But no. The Swedish law has nothing to do with SRS. You can, in fact, legally transition in Sweden without getting SRS, just as you can here in the UK. However, they insist on your being sterilized first. Not only that, even if you have eggs or sperm stored anywhere, these too have to be destroyed, to ensure that you can't reproduce by that route. They stop just short of hunting down and exterminating any existing children you may have, but the message is very clear: trans people are not fit to be parents.

It's hard to know what lies behind this. I can think of three possibilities:

a) It's good old-fashioned eugenics, of the kind that Sweden practised enthusiastically until the mid-1970s, and which was frequently targeted at those deemed 'deviant' and their families.
b) It stems from a conservative social belief that there is only one proper model for family life - the heterosexual, cissexual nuclear family - and that all variants should be prevented.
c) It's an outcome of the bureaucratic oddity by which all Swedish females are assigned an even-numbered identity card, and all males an odd-numbered one. Revamping that system to take account of transition (let alone non-binary-identified people) would cost money, and upset their filing system, and sterilizing their citizens is the easier course.

The likeliest answer is: d) All of the above. But it's a depressing list. What's even more depressing is that now, forty years after this law was first put in place, the Swedish parliament has decided that it's still a good one.

(no subject)

Date: 2012-01-15 08:24 pm (UTC)
ext_27060: Sumer is icomen in; llude sing cucu! (Default)
From: [identity profile] rymenhild.livejournal.com
Appalling. Thank you for sharing this information.

(no subject)

Date: 2012-01-16 01:14 am (UTC)
sovay: (Psholtii: in a bad mood)
From: [personal profile] sovay
For anyone who needs to transition in Sweden, forced sterilization is part of the deal.

That downward-rocketing Doppler sound you hear is my estimation of Sweden, plummeting.

(no subject)

Date: 2012-01-16 08:22 am (UTC)
From: [identity profile] cmcmck.livejournal.com
The real mystery in such attitudes is this- if I'm not saying, how does anyone actually know?

Sweden is not alone in this.

• Problem to solve: Write out the stretch of the post on Sweden's transition law from "a) It's good" through "the easier course.", substituting "administrative quirk" for "bureaucratic oddity". The lines that come next are separate material, unconnected to the post on Sweden's transition law.

• Data extract:
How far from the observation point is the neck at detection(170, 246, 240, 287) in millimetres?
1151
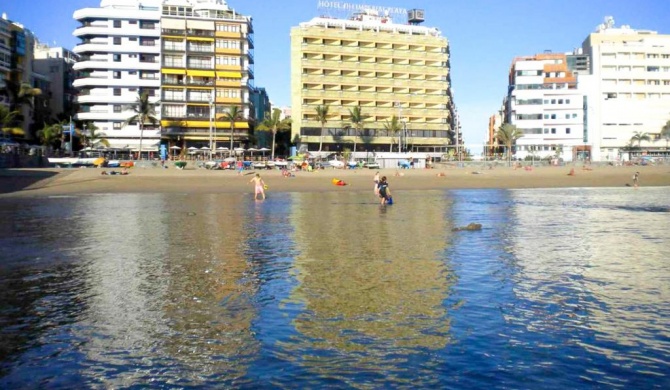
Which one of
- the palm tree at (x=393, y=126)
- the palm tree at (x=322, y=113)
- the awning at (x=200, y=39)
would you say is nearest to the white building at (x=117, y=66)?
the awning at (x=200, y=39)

• Full solution:
a) It's good old-fashioned eugenics, of the kind that Sweden practised enthusiastically until the mid-1970s, and which was frequently targeted at those deemed 'deviant' and their families.
b) It stems from a conservative social belief that there is only one proper model for family life - the heterosexual, cissexual nuclear family - and that all variants should be prevented.
c) It's an outcome of the administrative quirk by which all Swedish females are assigned an even-numbered identity card, and all males an odd-numbered one. Revamping that system to take account of transition (let alone non-binary-identified people) would cost money, and upset their filing system, and sterilizing their citizens is the easier course.